1000 Watt Confessions (Lookout)
by Scott Hefflon
Good for Lookout!, snagging these trash rock heroes! Strange that this is only their sophomore release, seeing as Gaza Strippers are already slipped in there with The Hellacopters, The Murder City Devils, “Supersuckers meets Hanoi Rocks” (Sims did a quick stint in Supersuckers), Cheap Trick, and plenty of other well-worn (that’s a double entendre, by the way) reference-points in swagger rock history. The confusion probably comes from main Stripper, Rick Sims, having been in the Didjits in the late ’80s/early ’90s, releasing five records through Touch & Go when such a thing made an impact, and having that little band called the Offspring cover a song of theirs, “Killboy Powerhead,” on that somewhat successful record that came out in ’94, Smash, a time when a handful or so of people started to realize punk kicked ass again.
Another well-known band I hesitate to bring up, cuz saying Sims sounds like the Offspring’s Dexter, while backwards, should allude to a distinctive vocal sound and style, is Styx. There, I said it. Sims sounds like like a punk rawk Dennis DeYoung (not the prettier, soft fruit, Tommy Shaw, who I blame for later ballads like “Don’t Let it End” and maybe other stuff I’m mentally blocking. Shaw was in Damn Yankees with a surprisingly-unembarrassed Nuge and a no-cred skippy named Jack Blades, formerly of mush rock wastes-of-talent Night Ranger). While Styx now makes many wanna wash afterwards, that’s mostly Killroy was Here, and some of the sissier passages of Paradise Rock – ya know, prog rock, back in the day when we still thought Rush ruled – but if you recall gruff lug nuts like “Renegade” and, I dunno, plenty of other stuff I have on vinyl LP as well as scratched-to-shit K-tel, you’ll know that yippy vocals sound pretty damn rockin’ over a pounding rhythm and group shout of “Catfight” or something equally balls-out.
So in 13 just-over-two-minute rockers, Gaza Strippers hit a stride and ride it all the way home.

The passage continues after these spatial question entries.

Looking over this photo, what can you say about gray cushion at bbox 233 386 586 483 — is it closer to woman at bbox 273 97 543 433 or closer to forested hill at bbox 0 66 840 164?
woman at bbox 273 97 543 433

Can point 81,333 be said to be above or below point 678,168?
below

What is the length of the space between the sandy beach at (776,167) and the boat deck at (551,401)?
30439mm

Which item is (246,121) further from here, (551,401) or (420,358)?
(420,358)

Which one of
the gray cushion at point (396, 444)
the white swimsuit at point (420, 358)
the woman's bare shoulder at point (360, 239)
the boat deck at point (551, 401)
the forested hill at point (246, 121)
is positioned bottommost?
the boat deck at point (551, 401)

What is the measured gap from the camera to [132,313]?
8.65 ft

Within a spin or two, you’ll’ve pegged the transitions (not that they’re predictable, really, just that they’re memorable like good hooks oughtta be) and be able to sing along (voice cracking like a pimple-faced 14-year-old cuz the range is too high). Funny cuz it takes a band like this to bridge the gap between punk and rock (or really use the phrase “punk rock” correctly, remembering it was designed to describe a re-introduction of danger and gonzo mayhem into music when rock was leaning more toward glittery, prancing art-rock: Queen, in a word).
Gaza Strippers splatter punk energy like a powerful sprinkler run amok, heave chunks of rock-solid concrete like beefy-brutes, solo chaotically like Angus and the Nuge once did (and the new school stage-staggerers like Nashville Pussy, et al. now do), and bring it all together once again. Almost half these songs could sneak on radio, get astonished response (once listeners picked themselves off the floor and realize they’ve been sleeepwalking since Back in Black), and change the face of rock radio (except for the fact that it’s the ads and not the listeners that dictate what gets played, but let’s avoid that sad truth, huh?). The bratty opener, “Outasight,” the pounding “Catfight,” the (Green Day) jumpy meets Offspring chorus “Juvenile Detention,” and, well, pretty much every other song’d be my pick. So get this thing, stupid!